I think that it is a comment on the ages of man I will now try to attach it to the post

Richardpaul

mike tilley
12th Dec 2005, 23:04
that'll be one of those modern invisible poems then :D

R0Y
12th Dec 2005, 23:16
It's a tantric poem................

richardpaul
12th Dec 2005, 23:22
My attempt to attach seems to have failed I will therefore type out the verses

LIFE CIRCLE

Born he was
Toothless face
Unlined by life
Often sleeping

Infant he was
Bright eyed
Learning
Loved

Boy he was
A little man
Cheeky
Mothers treasure

Youth he was
Full of his own importance
Aggressive
Misunderstood

Man he was
Big and strong
God's gift
Looking for a mate

Lover he was
Soul mate found
Settled down
Two together

Husband he was
A job for life
Willingly taken
He loved

Father he was
Proud
Providing
Fiercely protective

Grandfather he was
Older wiser
Still able
To kick a ball

Retired he was
No longer working
Time for themselves
Long loving days

Widowed he was
Left
By himself
To wait out his life

Placed he was
In a home for the old
Reason gone
Dribbling

Old he is
Toothless face
Lined by life
Always sleeping

maggie
13th Dec 2005, 19:46
:thumbsup: great poem, and so very true.

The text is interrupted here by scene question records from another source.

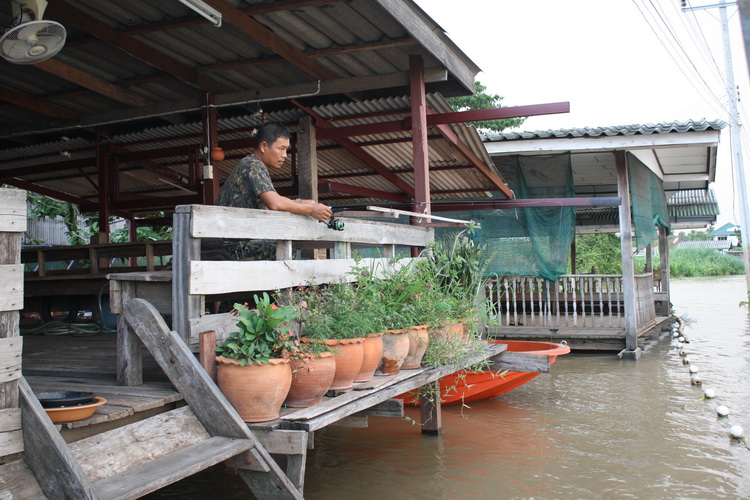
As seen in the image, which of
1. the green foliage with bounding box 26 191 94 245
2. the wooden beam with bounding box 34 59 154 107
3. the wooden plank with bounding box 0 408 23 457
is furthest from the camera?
the green foliage with bounding box 26 191 94 245

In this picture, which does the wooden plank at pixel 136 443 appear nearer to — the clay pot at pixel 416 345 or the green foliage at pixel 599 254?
the clay pot at pixel 416 345

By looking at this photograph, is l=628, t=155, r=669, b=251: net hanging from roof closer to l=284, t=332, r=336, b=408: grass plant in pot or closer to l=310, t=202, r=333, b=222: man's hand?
l=310, t=202, r=333, b=222: man's hand

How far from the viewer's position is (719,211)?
61.5 ft

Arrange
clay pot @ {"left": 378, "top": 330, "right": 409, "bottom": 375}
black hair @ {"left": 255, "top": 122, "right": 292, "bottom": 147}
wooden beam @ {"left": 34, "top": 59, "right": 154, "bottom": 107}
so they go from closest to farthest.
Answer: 1. clay pot @ {"left": 378, "top": 330, "right": 409, "bottom": 375}
2. black hair @ {"left": 255, "top": 122, "right": 292, "bottom": 147}
3. wooden beam @ {"left": 34, "top": 59, "right": 154, "bottom": 107}

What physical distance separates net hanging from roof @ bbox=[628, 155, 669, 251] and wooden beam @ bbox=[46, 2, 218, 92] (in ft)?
22.5

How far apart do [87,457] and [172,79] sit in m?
6.03

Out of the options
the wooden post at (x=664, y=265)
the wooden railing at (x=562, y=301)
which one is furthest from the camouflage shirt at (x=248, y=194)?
the wooden post at (x=664, y=265)

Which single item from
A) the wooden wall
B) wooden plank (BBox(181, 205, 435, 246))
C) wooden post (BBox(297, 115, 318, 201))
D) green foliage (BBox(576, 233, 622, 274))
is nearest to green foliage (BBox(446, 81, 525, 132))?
green foliage (BBox(576, 233, 622, 274))

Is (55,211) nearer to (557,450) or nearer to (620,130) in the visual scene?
(620,130)

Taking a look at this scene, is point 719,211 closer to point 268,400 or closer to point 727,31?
point 727,31

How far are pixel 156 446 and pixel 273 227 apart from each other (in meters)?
1.46

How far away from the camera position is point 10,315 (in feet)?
8.13

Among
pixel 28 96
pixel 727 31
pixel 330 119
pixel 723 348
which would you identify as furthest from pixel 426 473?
pixel 727 31

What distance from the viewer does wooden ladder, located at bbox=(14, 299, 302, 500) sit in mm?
2342
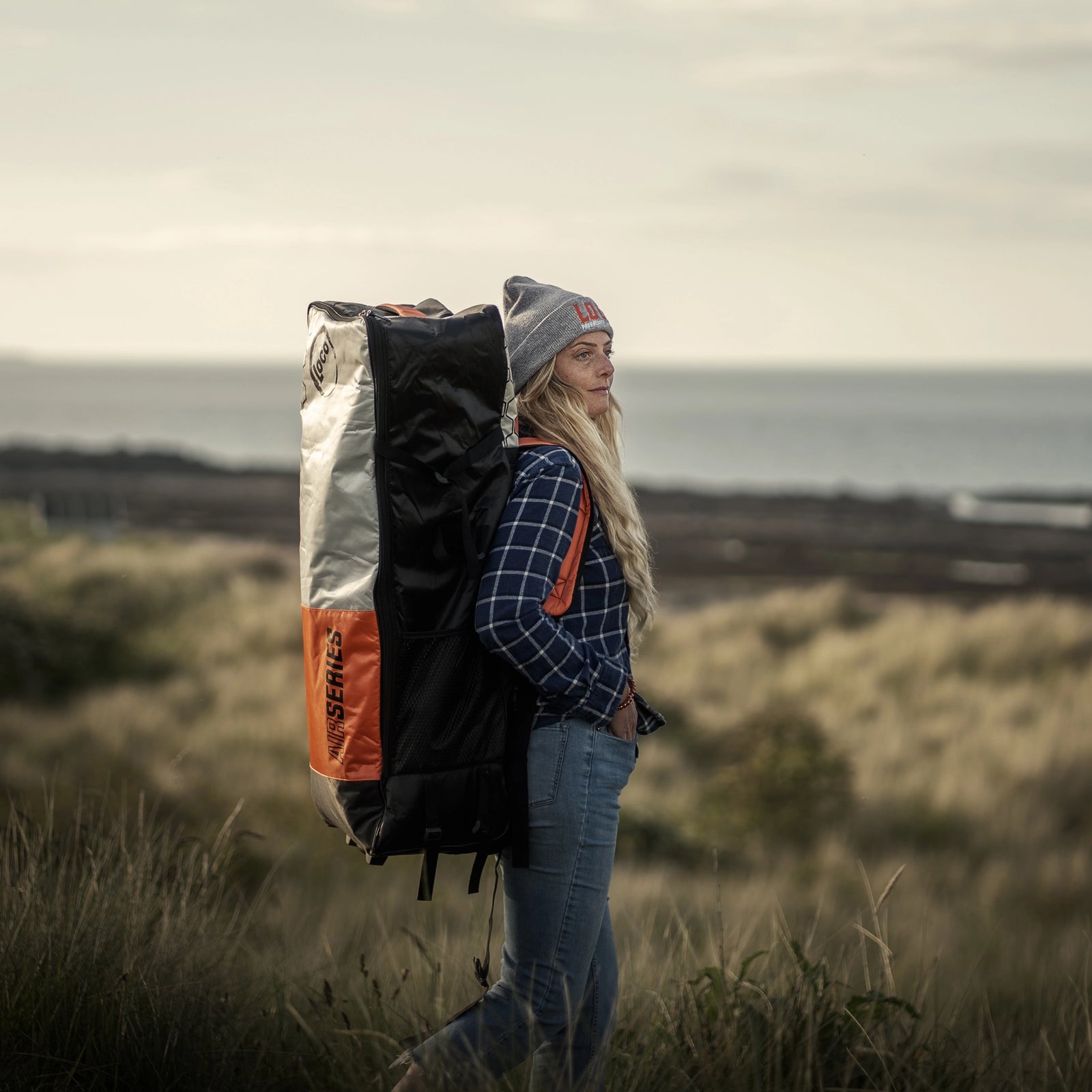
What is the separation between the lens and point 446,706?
2.58 meters

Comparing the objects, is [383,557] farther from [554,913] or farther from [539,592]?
[554,913]

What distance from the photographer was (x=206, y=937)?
3438 millimetres

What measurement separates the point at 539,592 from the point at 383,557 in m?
0.34

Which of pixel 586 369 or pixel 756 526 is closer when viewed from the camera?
pixel 586 369

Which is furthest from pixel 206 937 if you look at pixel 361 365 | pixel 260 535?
pixel 260 535

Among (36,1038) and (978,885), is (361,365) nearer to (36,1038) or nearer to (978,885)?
(36,1038)

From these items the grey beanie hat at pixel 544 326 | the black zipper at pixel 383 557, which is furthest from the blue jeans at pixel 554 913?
the grey beanie hat at pixel 544 326

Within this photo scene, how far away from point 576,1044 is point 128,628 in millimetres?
12858

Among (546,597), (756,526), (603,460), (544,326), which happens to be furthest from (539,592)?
(756,526)

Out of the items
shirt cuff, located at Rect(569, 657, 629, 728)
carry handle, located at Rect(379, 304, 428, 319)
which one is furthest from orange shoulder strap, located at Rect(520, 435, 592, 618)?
carry handle, located at Rect(379, 304, 428, 319)

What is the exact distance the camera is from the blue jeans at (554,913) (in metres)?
2.64

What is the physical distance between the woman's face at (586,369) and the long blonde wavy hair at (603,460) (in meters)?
0.02

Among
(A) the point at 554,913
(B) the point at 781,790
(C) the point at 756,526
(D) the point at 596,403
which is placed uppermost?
(D) the point at 596,403

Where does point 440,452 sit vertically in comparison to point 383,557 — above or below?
above
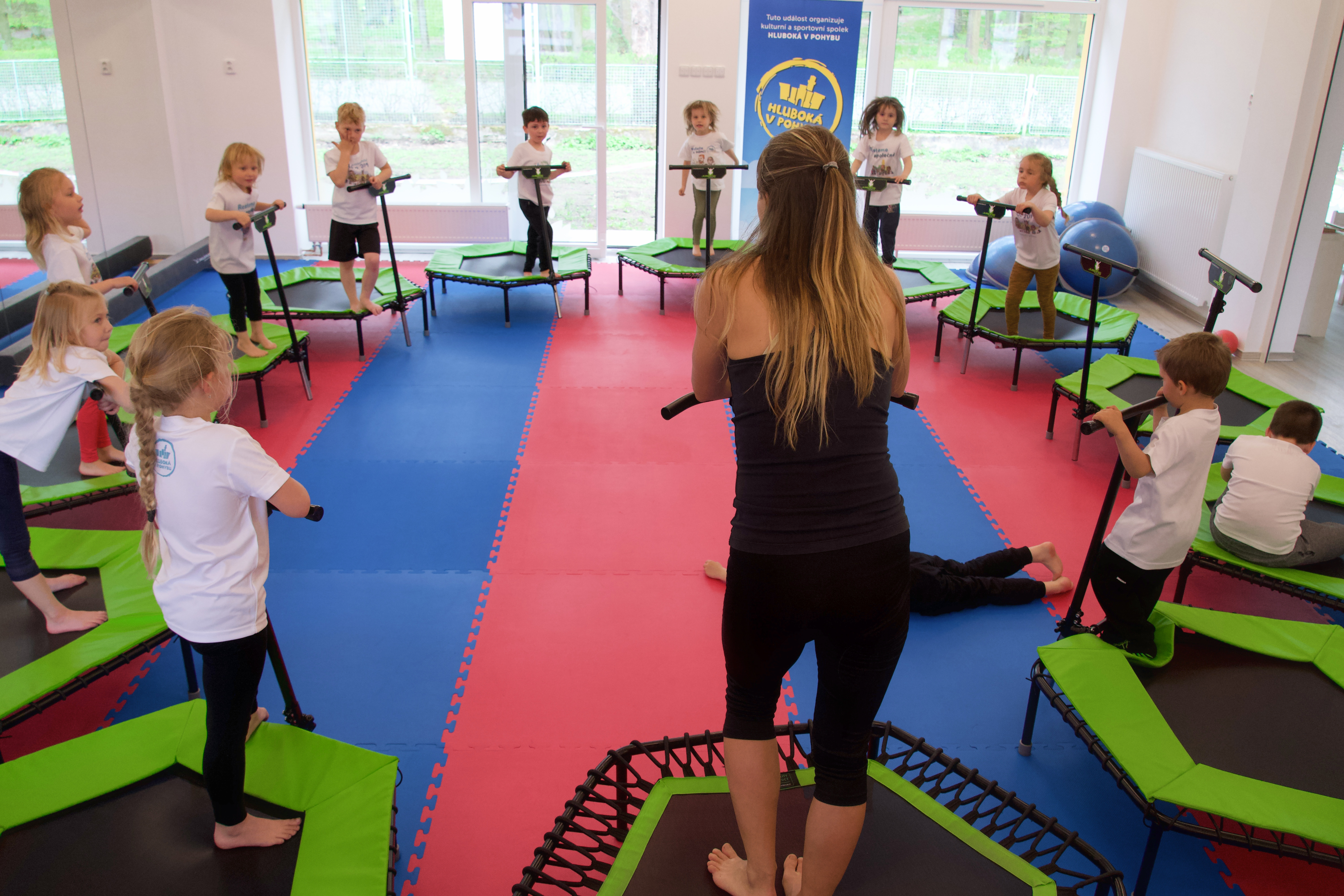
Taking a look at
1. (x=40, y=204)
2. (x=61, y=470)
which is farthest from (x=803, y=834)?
(x=40, y=204)

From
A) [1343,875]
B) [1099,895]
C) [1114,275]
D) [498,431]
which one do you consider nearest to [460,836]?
[1099,895]

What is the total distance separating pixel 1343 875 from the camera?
7.90 ft

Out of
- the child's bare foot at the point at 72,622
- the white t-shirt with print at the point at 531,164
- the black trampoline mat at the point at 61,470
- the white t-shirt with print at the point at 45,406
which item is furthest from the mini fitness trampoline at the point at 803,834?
the white t-shirt with print at the point at 531,164

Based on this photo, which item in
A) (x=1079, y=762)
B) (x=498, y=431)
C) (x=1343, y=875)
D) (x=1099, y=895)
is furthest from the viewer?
(x=498, y=431)

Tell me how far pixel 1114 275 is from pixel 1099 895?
20.5 feet

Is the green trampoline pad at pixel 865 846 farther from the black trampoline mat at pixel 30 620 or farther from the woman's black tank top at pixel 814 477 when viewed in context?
the black trampoline mat at pixel 30 620

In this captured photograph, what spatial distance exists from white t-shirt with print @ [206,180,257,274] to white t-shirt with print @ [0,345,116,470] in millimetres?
2372

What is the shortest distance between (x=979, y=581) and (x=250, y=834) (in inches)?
99.3

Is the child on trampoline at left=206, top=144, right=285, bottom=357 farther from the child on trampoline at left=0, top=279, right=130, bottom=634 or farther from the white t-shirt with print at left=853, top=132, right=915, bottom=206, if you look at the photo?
the white t-shirt with print at left=853, top=132, right=915, bottom=206

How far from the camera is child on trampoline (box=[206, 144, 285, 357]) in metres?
5.08

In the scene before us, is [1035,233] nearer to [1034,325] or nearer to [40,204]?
[1034,325]

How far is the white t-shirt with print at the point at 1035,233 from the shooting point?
5.48 metres

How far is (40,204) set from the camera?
13.6ft

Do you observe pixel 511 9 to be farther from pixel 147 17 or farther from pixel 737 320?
pixel 737 320
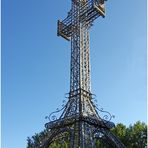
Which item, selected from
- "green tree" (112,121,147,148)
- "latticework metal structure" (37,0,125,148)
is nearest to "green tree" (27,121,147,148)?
"green tree" (112,121,147,148)

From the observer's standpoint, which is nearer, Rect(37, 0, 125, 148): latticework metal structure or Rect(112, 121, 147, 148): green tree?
Rect(37, 0, 125, 148): latticework metal structure

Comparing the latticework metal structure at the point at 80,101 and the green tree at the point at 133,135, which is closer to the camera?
the latticework metal structure at the point at 80,101

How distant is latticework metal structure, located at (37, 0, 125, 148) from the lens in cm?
1295

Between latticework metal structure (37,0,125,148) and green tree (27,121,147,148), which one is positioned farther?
green tree (27,121,147,148)

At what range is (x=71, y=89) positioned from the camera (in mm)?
14508

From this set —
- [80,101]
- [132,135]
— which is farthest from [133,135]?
[80,101]

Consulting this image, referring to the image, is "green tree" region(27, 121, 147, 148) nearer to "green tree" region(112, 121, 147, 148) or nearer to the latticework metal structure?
"green tree" region(112, 121, 147, 148)

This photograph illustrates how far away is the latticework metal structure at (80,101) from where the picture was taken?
1295 cm

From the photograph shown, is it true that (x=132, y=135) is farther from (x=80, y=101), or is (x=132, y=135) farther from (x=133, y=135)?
(x=80, y=101)

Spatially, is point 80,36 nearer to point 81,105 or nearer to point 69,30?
point 69,30

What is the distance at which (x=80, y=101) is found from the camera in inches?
535

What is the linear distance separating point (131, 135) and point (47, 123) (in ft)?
33.6

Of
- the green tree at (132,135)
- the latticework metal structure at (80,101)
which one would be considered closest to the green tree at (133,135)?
the green tree at (132,135)

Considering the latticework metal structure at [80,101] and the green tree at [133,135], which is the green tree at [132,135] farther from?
the latticework metal structure at [80,101]
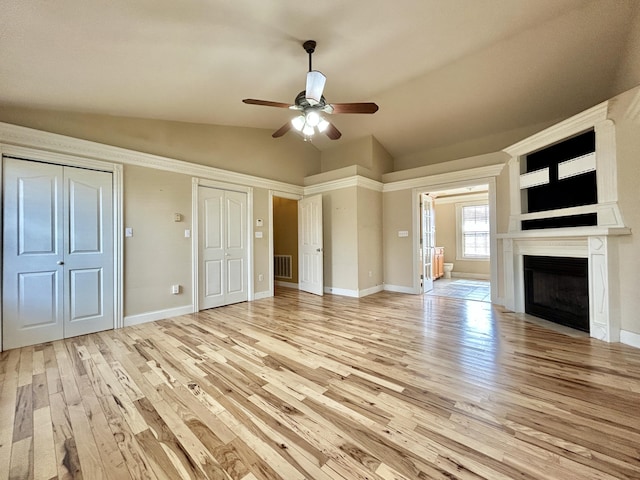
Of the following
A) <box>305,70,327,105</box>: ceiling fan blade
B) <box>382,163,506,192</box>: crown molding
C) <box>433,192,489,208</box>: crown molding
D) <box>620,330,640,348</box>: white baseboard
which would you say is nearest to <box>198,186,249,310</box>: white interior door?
<box>305,70,327,105</box>: ceiling fan blade

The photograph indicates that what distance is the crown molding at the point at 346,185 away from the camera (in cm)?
524

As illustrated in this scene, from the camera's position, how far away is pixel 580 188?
3312mm

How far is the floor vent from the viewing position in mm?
6688

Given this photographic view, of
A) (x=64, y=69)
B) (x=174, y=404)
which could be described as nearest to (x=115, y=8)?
(x=64, y=69)

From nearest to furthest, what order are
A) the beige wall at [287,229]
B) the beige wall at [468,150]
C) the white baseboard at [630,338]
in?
the white baseboard at [630,338] → the beige wall at [468,150] → the beige wall at [287,229]

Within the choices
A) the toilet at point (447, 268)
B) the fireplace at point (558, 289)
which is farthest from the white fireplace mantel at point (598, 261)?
the toilet at point (447, 268)

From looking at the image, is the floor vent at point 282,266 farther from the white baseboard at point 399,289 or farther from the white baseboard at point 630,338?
the white baseboard at point 630,338

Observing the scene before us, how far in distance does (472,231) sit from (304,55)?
692 centimetres

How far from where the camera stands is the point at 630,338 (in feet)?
9.05

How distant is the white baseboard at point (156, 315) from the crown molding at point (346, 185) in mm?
3462

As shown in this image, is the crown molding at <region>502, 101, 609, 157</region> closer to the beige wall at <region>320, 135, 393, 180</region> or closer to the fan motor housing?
the beige wall at <region>320, 135, 393, 180</region>

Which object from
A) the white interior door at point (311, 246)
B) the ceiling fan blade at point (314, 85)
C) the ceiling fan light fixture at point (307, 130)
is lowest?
the white interior door at point (311, 246)

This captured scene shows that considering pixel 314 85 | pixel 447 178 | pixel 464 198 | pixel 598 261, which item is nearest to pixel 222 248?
pixel 314 85

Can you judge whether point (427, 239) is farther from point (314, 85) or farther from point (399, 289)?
point (314, 85)
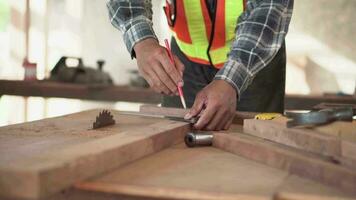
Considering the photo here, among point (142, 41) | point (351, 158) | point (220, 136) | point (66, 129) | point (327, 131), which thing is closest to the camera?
point (351, 158)

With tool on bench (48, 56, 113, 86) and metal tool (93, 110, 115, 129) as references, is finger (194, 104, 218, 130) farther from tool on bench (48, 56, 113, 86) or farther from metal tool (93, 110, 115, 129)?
tool on bench (48, 56, 113, 86)

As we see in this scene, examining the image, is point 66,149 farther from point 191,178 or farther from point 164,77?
point 164,77

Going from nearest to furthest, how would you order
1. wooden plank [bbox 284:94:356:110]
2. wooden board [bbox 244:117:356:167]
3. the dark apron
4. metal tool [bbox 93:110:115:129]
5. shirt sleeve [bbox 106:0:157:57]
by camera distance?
wooden board [bbox 244:117:356:167] → metal tool [bbox 93:110:115:129] → shirt sleeve [bbox 106:0:157:57] → the dark apron → wooden plank [bbox 284:94:356:110]

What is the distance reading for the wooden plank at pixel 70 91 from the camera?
3.12 metres

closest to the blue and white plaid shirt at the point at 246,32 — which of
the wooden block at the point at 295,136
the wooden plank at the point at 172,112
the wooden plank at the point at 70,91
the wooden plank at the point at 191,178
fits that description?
the wooden plank at the point at 172,112

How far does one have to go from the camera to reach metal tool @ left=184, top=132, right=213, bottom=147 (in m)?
1.24

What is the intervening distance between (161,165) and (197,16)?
1094 millimetres

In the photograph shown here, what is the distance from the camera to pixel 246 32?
1.68m

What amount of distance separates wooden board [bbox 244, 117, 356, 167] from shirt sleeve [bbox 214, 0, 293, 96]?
0.33 meters

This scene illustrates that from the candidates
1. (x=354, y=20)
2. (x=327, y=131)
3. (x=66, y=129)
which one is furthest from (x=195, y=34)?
(x=354, y=20)

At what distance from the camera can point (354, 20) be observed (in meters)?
4.05

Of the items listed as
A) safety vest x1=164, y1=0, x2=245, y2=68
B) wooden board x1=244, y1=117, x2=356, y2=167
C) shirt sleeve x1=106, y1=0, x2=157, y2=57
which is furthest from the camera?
safety vest x1=164, y1=0, x2=245, y2=68

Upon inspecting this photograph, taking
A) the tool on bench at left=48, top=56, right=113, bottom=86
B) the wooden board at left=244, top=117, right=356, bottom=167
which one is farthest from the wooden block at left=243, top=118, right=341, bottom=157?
the tool on bench at left=48, top=56, right=113, bottom=86

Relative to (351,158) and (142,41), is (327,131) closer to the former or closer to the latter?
(351,158)
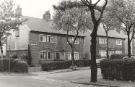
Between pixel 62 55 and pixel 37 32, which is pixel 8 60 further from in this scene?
pixel 62 55

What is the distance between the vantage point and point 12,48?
163 feet

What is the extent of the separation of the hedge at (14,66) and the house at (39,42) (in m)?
7.21

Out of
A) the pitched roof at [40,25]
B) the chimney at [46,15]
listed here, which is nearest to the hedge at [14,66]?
the pitched roof at [40,25]

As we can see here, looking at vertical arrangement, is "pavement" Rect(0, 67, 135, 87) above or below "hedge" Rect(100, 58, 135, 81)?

We all revert back to being children in time, well done that man.

timbott
13th Dec 2005, 20:11
I like that (and poetry ain't my thing). I sometimes think as littl'uns we are wheeled about in our pushchairs and love it, and then at the other end of our Earthly visit we are pushed around on wheels too but wish to God it was the first time round:rolleyes: Not that I'm there yet, but one day I dare say I will be.

Nice one Richardpaul:)

cheers, Tim

bulkhead ali
13th Dec 2005, 20:18
what a wonderful poem,it sums up life in a gentle way, have you anymore?
I too wrote poetry a few years ago but through moving house on many occasions I have lost all my verse, Life seems to facinate yet frighten us all, thanks for summing it up in such a way.

cheers, Ali;)

Roger Whittle
14th Dec 2005, 00:50
I'm with Tim. Poetry really isn't my thing, but I do like words (yeah, yeah I know - 'doesn't he go on?') and those were very good words Richard. Well done.

Roger.

Pete H
14th Dec 2005, 01:07
My attempt to attach seems to have failed I will therefore type out the verses

LIFE CIRCLE

Born he was
Toothless face
Unlined by life
Often sleeping

Infant he was
Bright eyed
Learning
Loved

Boy he was
A little man
Cheeky
Mothers treasure

Youth he was
Full of his own importance
Aggressive
Misunderstood

Man he was
Big and strong
God's gift
Looking for a mate

Lover he was
Soul mate found
Settled down
Two together

Husband he was
A job for life
Willingly taken
He loved

Father he was
Proud
Providing
Fiercely protective

Grandfather he was
Older wiser
Still able
To kick a ball

Retired he was
No longer working
Time for themselves
Long loving days

Widowed he was
Left
By himself
To wait out his life

Placed he was
In a home for the old
Reason gone
Dribbling

Old he is
Toothless face
Lined by life
Always sleeping

I liked that,it makes you have summat,doesnt it..:)

shrek
14th Dec 2005, 01:40
Lovely poem. :)
I write and read a lot of poetry about life and find it helps me work it all out.